Black movie soundtracks shuttle us into a scene’s feelings when we most need that. En Vogue turned the Set It Off visuals into a lumpy mound of suspense in our chests. “Know the Ledge” intensified the post-murder party scene in Juice. Toni Braxton crooned heartbreak when love should’ve brought Marcus home in Boomerang. Our memories, family events and life lessons nestle in notes, ready to be relived on replay.

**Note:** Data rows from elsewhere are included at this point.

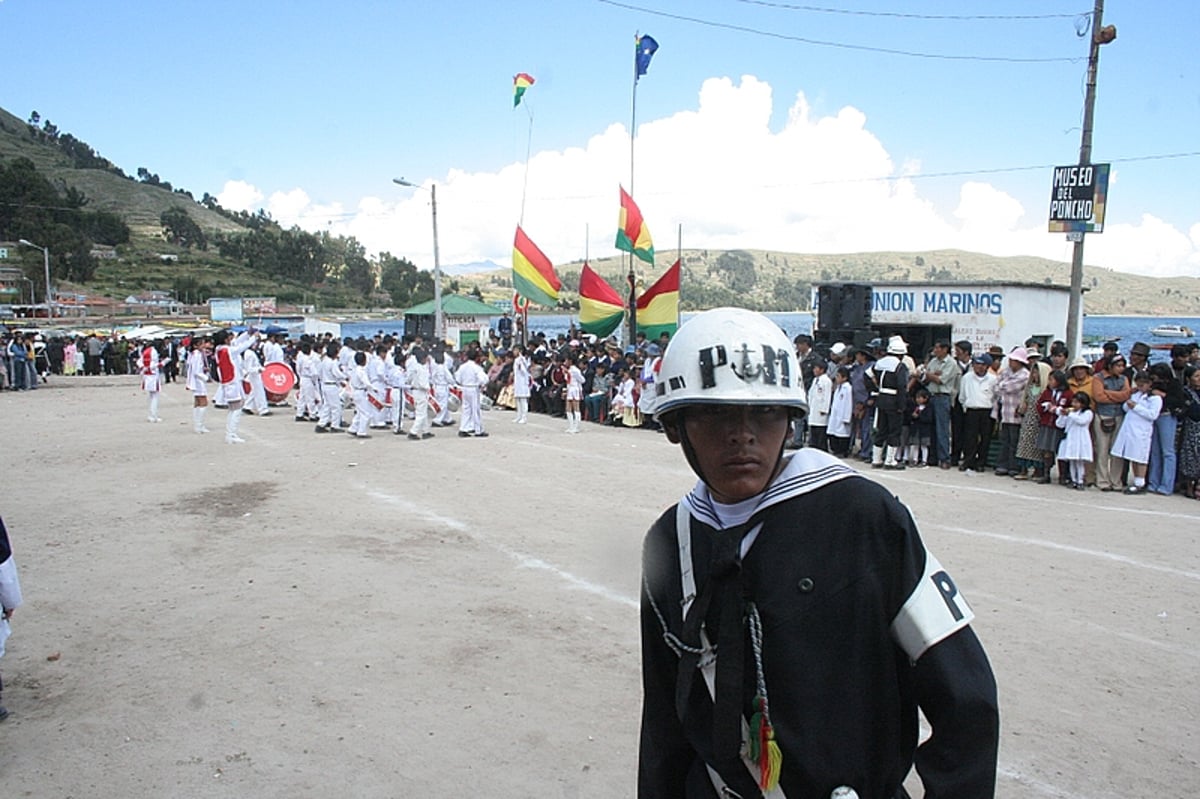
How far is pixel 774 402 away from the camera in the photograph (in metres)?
1.69

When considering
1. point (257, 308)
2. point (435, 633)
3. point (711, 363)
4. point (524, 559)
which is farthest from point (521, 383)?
point (257, 308)

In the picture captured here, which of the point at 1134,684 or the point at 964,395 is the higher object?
the point at 964,395

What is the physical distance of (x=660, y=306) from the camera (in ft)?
73.5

The Black Panther soundtrack curates the experience of family love through conflict. Killmonger loves his nation for its promise. T’Challa loves his nation for its people. They’re at odds like we often are: forced to choose between chaotic freedom and orderly misery. Kendrick Lamar knew how to transport us into the world of the movie’s embattled sound. With verbal swords slicing, and the TDE crew at his side, Lamar’s album stands up to the film’s grandeur. He blends homegrown Compton rebelliousness with Afro-Futurist dreams of a return to roots. Beyond that thematic consistency, the soundtrack outdoes its precursors, too.
For a Black movie soundtrack to stand out, it has to hit on three cylinders. The soundtrack and the movie each need to reach equal heights on their own. Check.
The movie Black Panther grossed $631 million in the U.S. and over $1 billion at the international box office in a month. The soundtrack had three Billboard Hot 100-charting hits in “Pray for Me,” “All the Stars” and “King’s Dead.”
The soundtrack has to feature songs that match the mood and plot of the film. Check. “King’s Dead” delights in the power transfer from stately T’Challa to militant Killmonger. Future, Jay Rock and Kendrick trade trampling verses over dark bells tolling. Miss them with the bullshit of noble leaders and honor among thieves. The trio only wants to destroy ideals and live on top. “All the Stars” imagines a sovereign Black future with SZA’s call to launch into an unknown cosmos fit for us.
Lastly, the perfect soundtrack blends the gumbo of R&B and hip-hop from that year. “The Ways” tunes into Khalid’s rustic voice and sets the story’s fiction in our real, contemporary era. “Pray for Me,” like much of Kendrick’s catalog, includes and declares his self-determination politics with lines like “Who need a hero? You need a hero? Look in the mirror. There go your hero,” which both nods at the film and hammers home its message. That cohesion of current Black music voices and trends can make or break the cultural relevance of a soundtrack, and producer Kendrick enrolled a superhero squad of hit makers from the here-and-now.
And there we get the triumph of the Black Panther soundtrack. Wakanda is a fictional nation, never occupied by plundering outsiders. In movies past, we couldn’t witness a fantasy that free, where, despite conflict, we still won. We had to root for us despite unfriendly demises and cruel villainy. This time, we lived the experience of not having to choose between nation and family. Finally, we got a soundtrack that thrives on us living, us fighting and us victorious.